Her is remarkably non-judgmental about the future (which has been intricately illustrated through intuitive set decoration). Theodore’s job – at first, seemingly established as a cynical glimpse at our culture’s inevitable stupification – actually gives him great satisfaction; video games are totally reasonable discussion material for dates; and though our lead struggles early on with the prospect of dating someone without a physical presence, Jonze’s picture doesn’t condescend to conclude by claiming a tangible type of relationship is automatically richer than one that exists in the ether. Samantha isn’t even technically a woman, and there’s something beautifully progressive about Theodore’s practically Cronenbergian love affair with a non-human.
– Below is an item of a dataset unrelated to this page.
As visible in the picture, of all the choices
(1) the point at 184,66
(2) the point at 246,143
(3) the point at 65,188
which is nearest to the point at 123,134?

Moving, melancholy, sweet, sexy, and very, very funny, I feel such fondness for Jonze’s Her, an equal to his odd, earlier masterpieces Being John Malkovich and Adaptation. All three are parables about people coming to terms with their personality and sexuality only after seeing themselves through an unexpected mirror. Her is just that too: an unexpected mirror, and we should all see ourselves better because of it. It isn’t simply the story of Samantha’s emotional evolution, but also Theodore’s, and ours. Becoming self aware: it’s not just for robots anymore.
Her arrives in Australian cinemas January 16, 2014.